The New Zealand dollar rose along with other commodity linked currencies as raw material prices gained and the greenback slipped from a 16-year high.
The local currency rose to 70.37 US cents as at 8am in Wellington from 69.99 cents late yesterday. The trade-weighted index rose to 77.56 from 77.29.
The US dollar index fell, having rallied to its highest levels since 2003 on the prospects of stimulatory US fiscal policy with Donald Trump in the White House and the Republican Party in control of the Senate and Congress.
The CRB Index of 19 commonly traded commodities rose 2.3 percent, led by gains in crude oil and lifting currencies such as the kiwi and the Australian dollar.

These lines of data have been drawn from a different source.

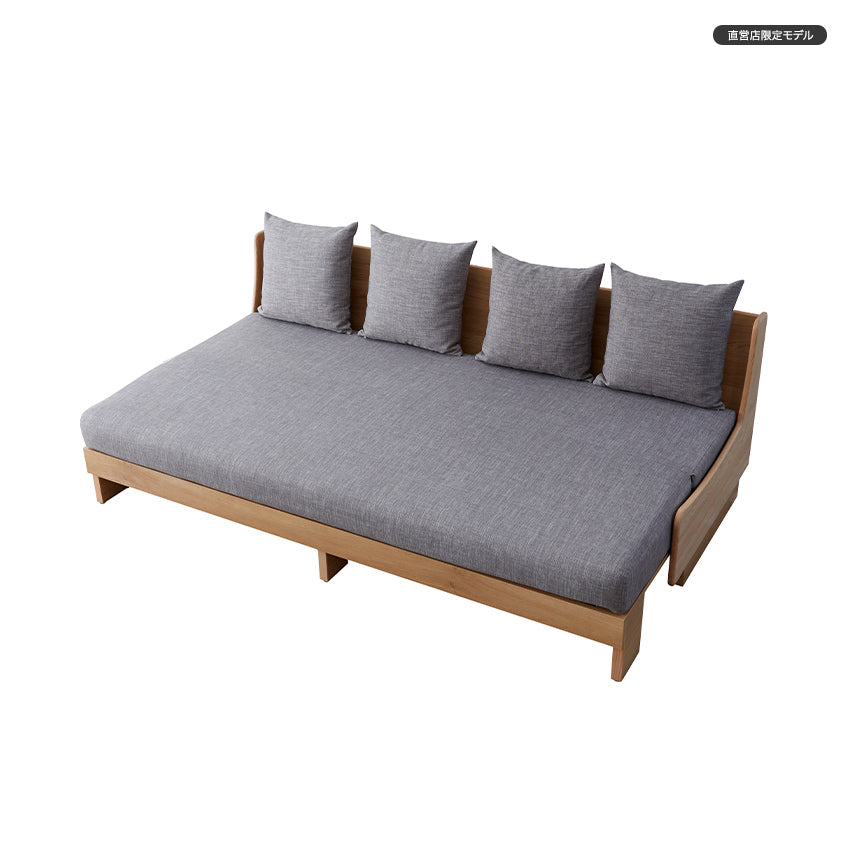 ソファベッド  幅200cm TodayⅡ/トゥデイ2 | 大川家具 モーブル【開梱設置無料】 ごろ寝ソファ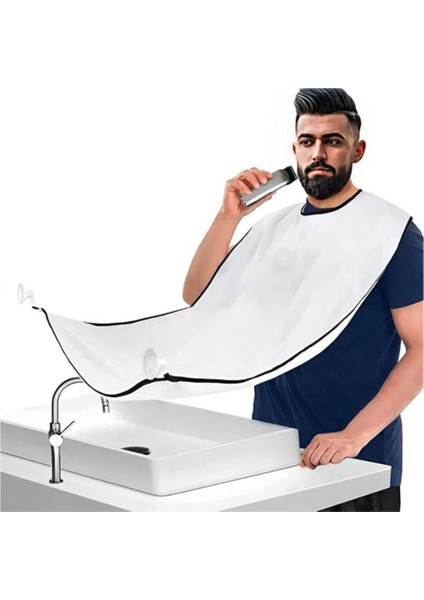 Modern Yeni Stil Sakal Önlük Tıraş Önlüğü Tıraş Önlüğü Vantuz Seti Kuaförlük Araçları (Yurt Dışından)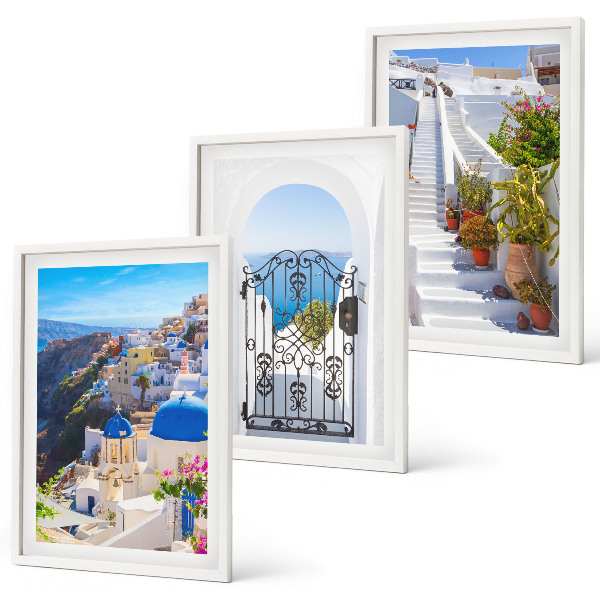 Set di quadri incorniciati Architettura di Santorini Oia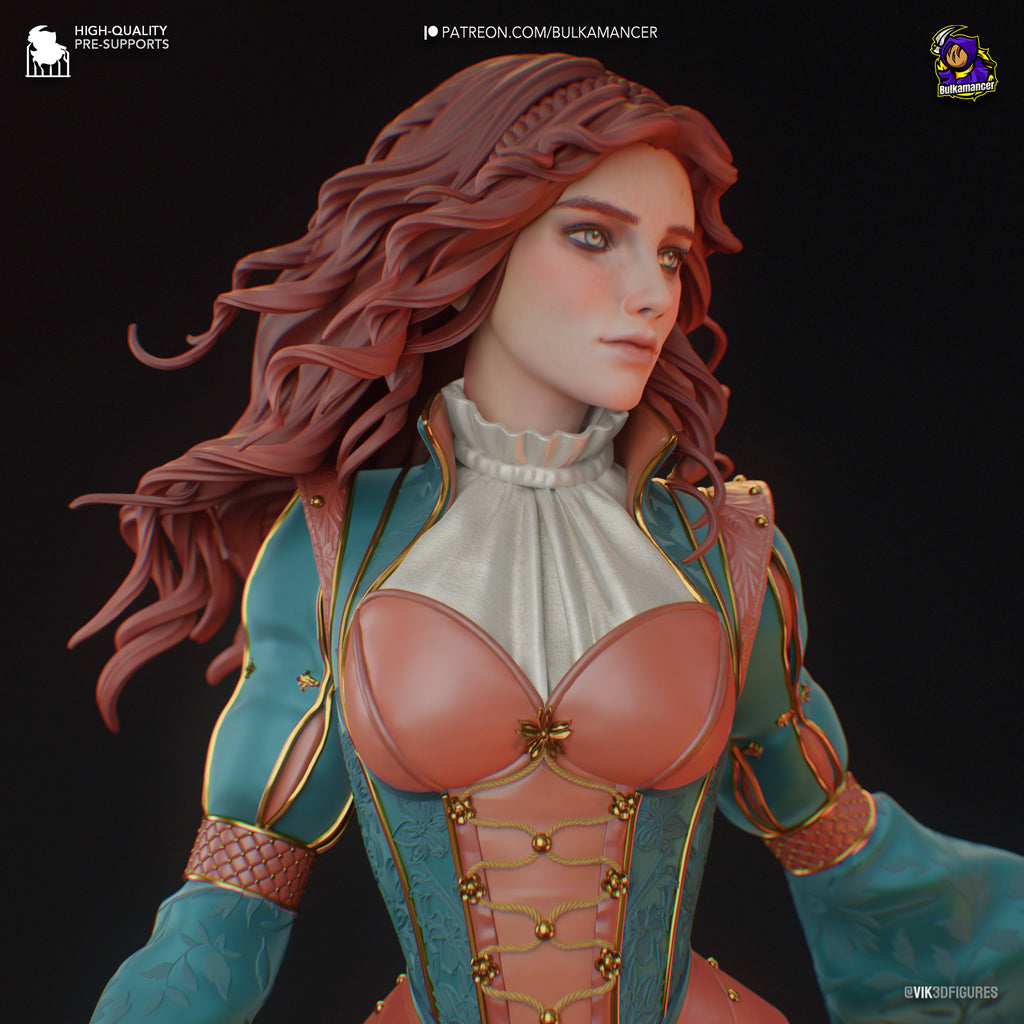 triss the witcher, the witcher, figurine the witcher, figurine triss merigold, figurine a peindre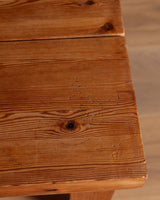 Danish Pine Square Coffee Table Manner of Jens Lyngsoe, 1970's - Lone Fox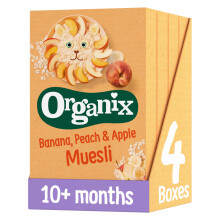 Organix Banana, Peach & Apple Organic Baby Muesli, 10+ Months, 200g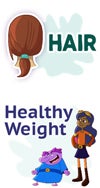 hair and healthy weight
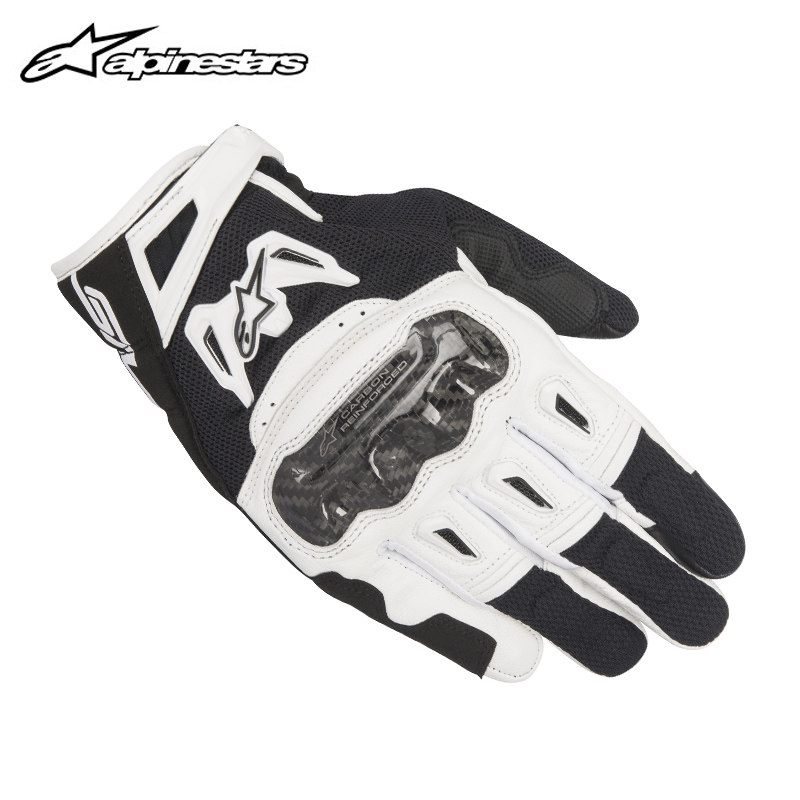 Мотоперчатки Alpinestars SMX-2 Air Carbon V2 черно-красно-белые S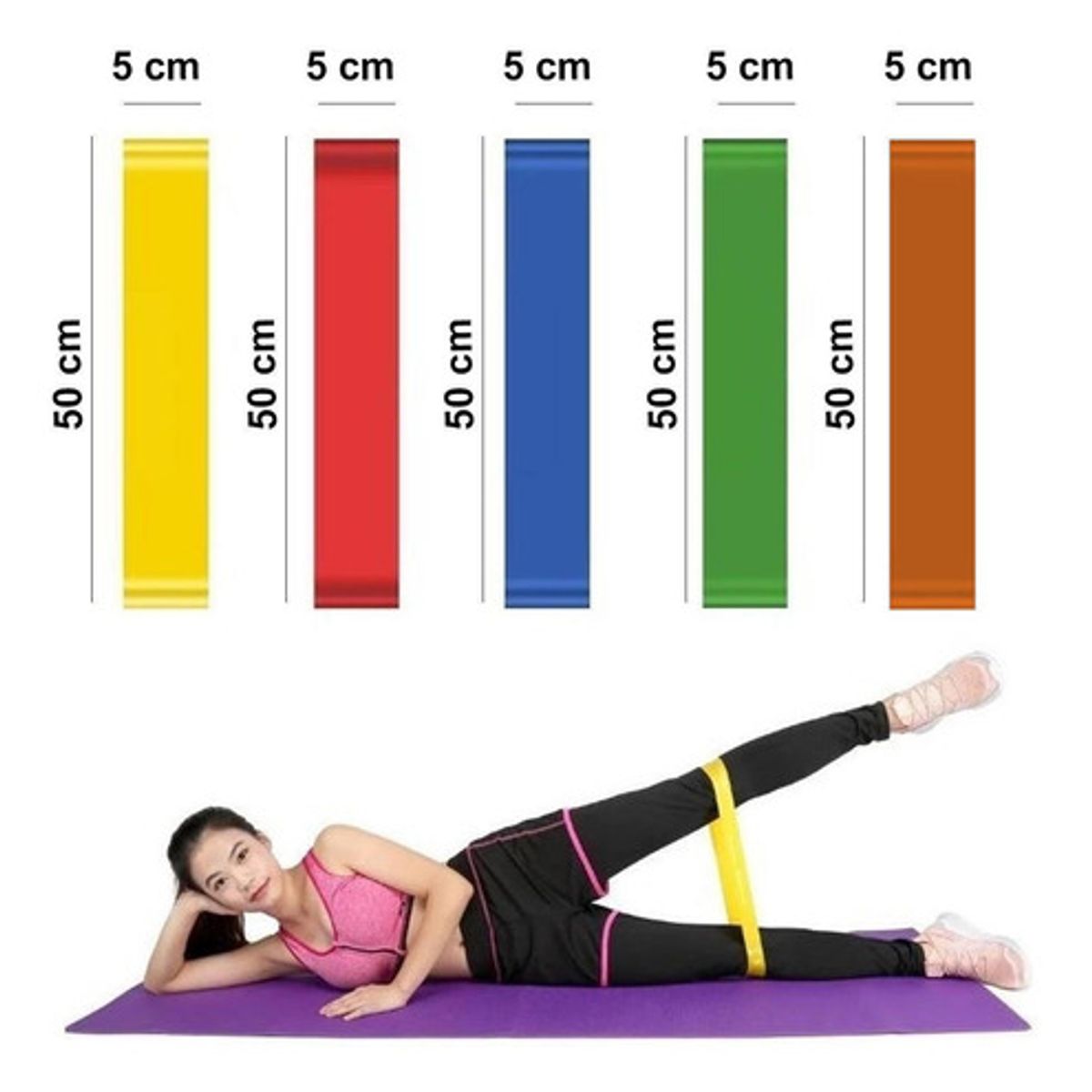 SOHOGAR - Set de 5 bandas elásticas circulares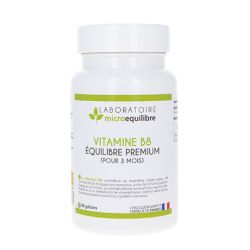 VITAMINE B8 ÉQUILIBRE PREMIUM (pour 3 mois de supplémentation) ou Biotin 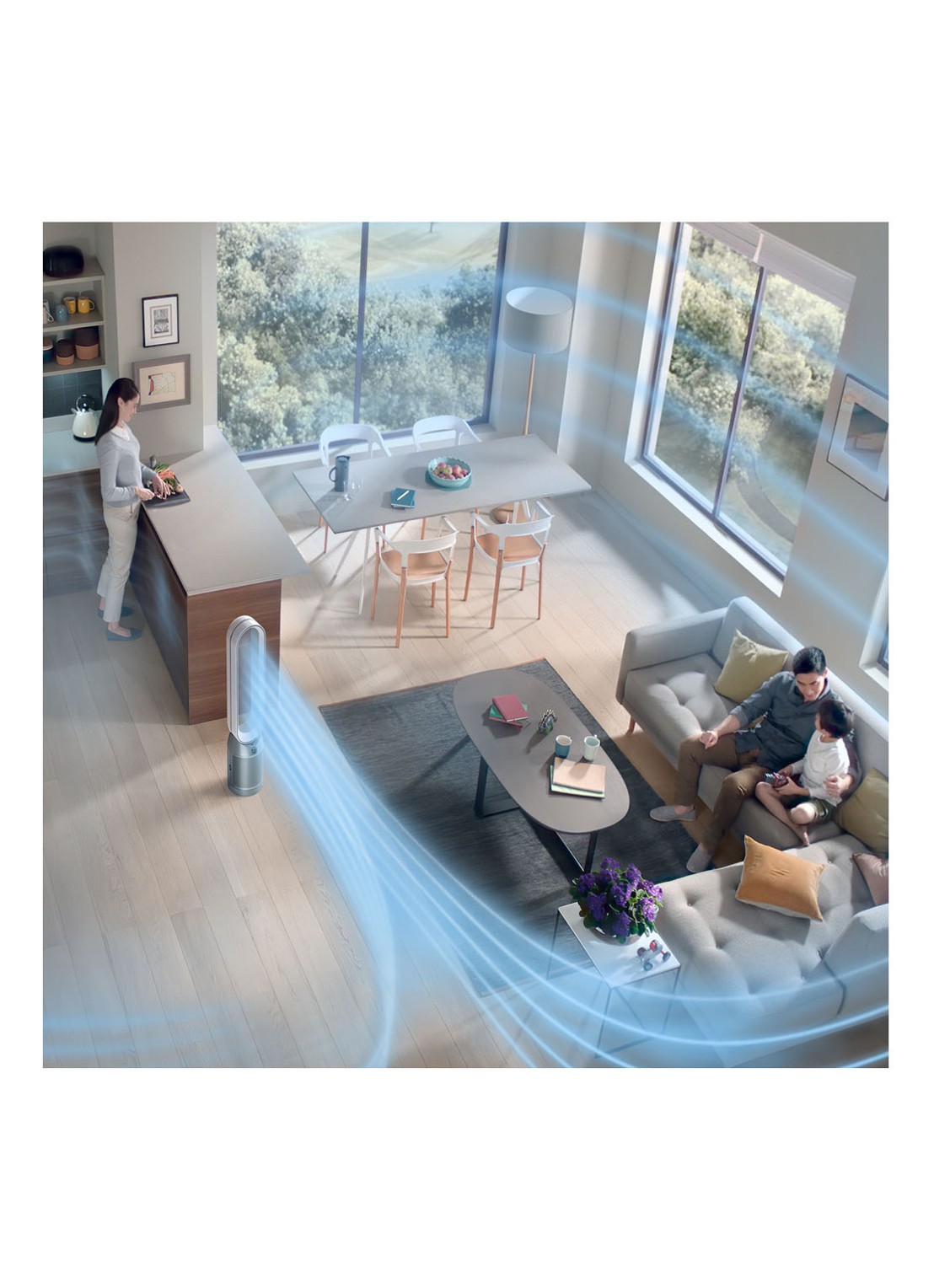 Dyson Purifier Cool luchtreiniger, koeler & vloerventilator, 105 cm hoog - detail 5 zilver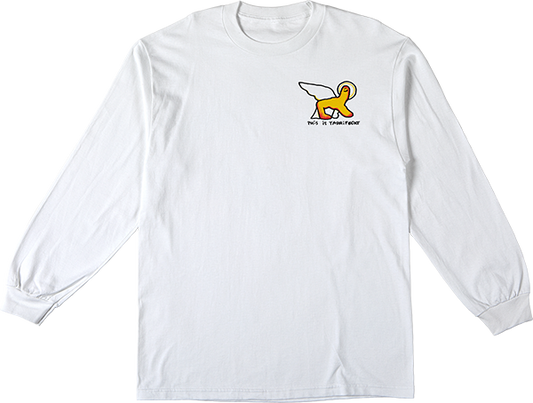 Krooked Pride Ls Size: SMALL White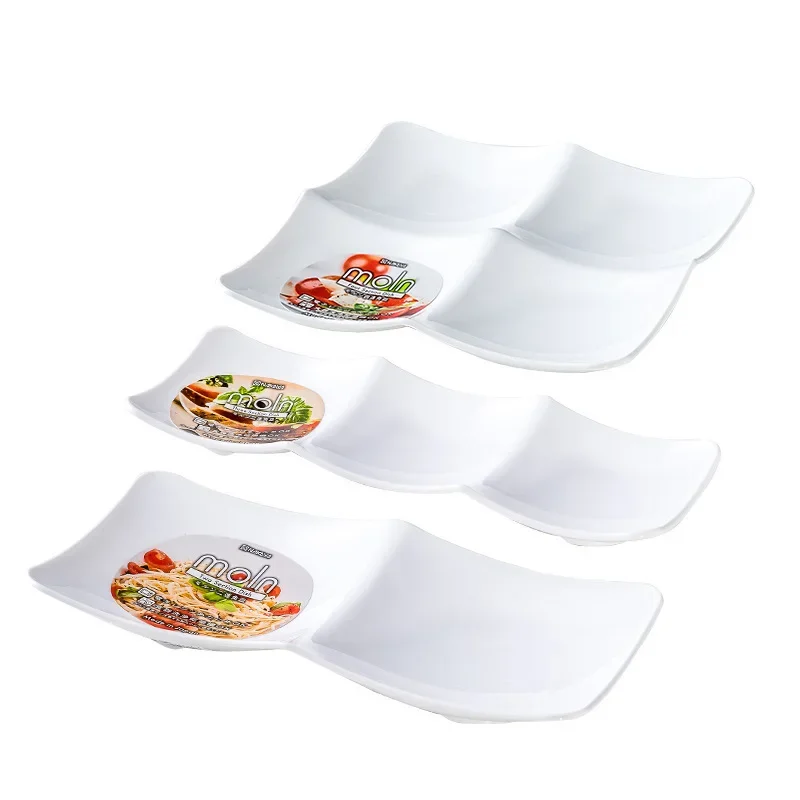 Imported From Japan Three-Compartment Breakfast Plate Fat Reduction Home Use Single Person Food Plate Dining Utensils Suit
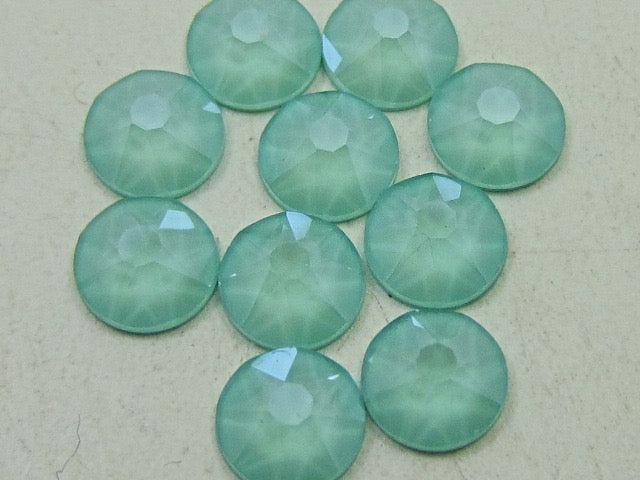 20ss MINT GREEN (maxima) FLAT BACK PRECIOSA Rhinestones 72pcs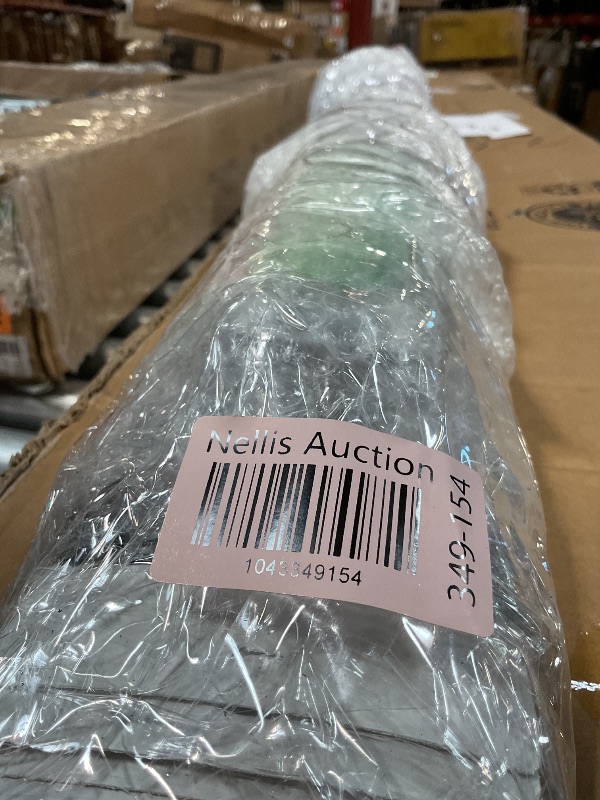 Photo 1 of **BOTTOM ENDS MINOR DAMAGE**CHICOLOGY Vertical Blinds, Door Blinds, Blinds & Shades, Blackout Blinds, Window Shade, Vertical Blinds for Sliding Doors, Sliding Blinds Oxford White (Vinyl) 78" W X 84" H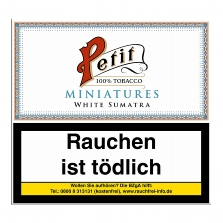 Nobel Petit Miniatures White Sumatra Cigarillos 10 Stück = Packung (-3% CV24-Packungsrabatt)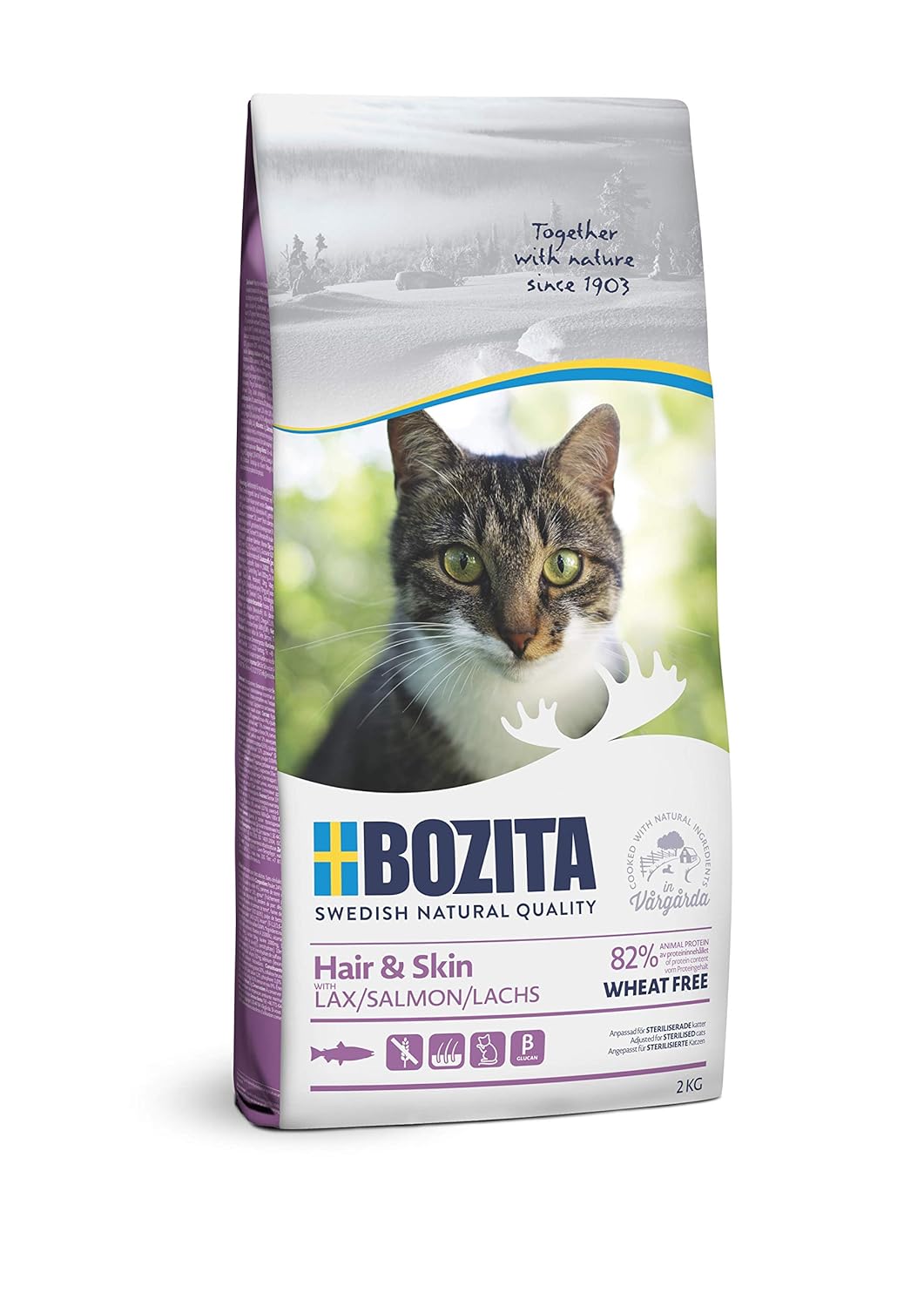 Bozita Feline Hair Skin Yetişkin Kedi Maması 2 Kg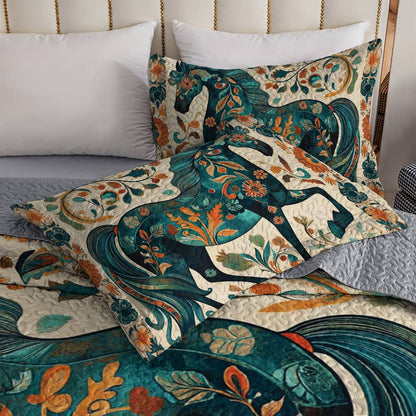 Shineful All Season Quilt 3-Piece Set Equine Elegance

US benchmark equity indexes reached record highs overnight.
"The USD has lost some lustre after its strong run and is down against most of the majors," said Jason Wong, currency strategist at Bank of New Zealand, in a note.
"The commodity currencies are all higher."
Investors are awaiting the release this week of the minutes from the latest Federal Reserve policy meeting in a week shortened in the US by the Thanksgiving holiday, which will see its markets closed on Thursday.
The kiwi rose to 78.30 yen from 77.71 yen late yesterday and traded at 4.8498 yuan from 4.8272 yuan.
It slipped to 56.47 British pence from 56.71 pence as the pound strengthened after Prime Minister Theresa May said Britain may still be in the European Union after her departure in 2019. The kiwi rose to 66.37 euro cents from 66.03 cents and rose to 95.71 Australian cents from 95.59 cents.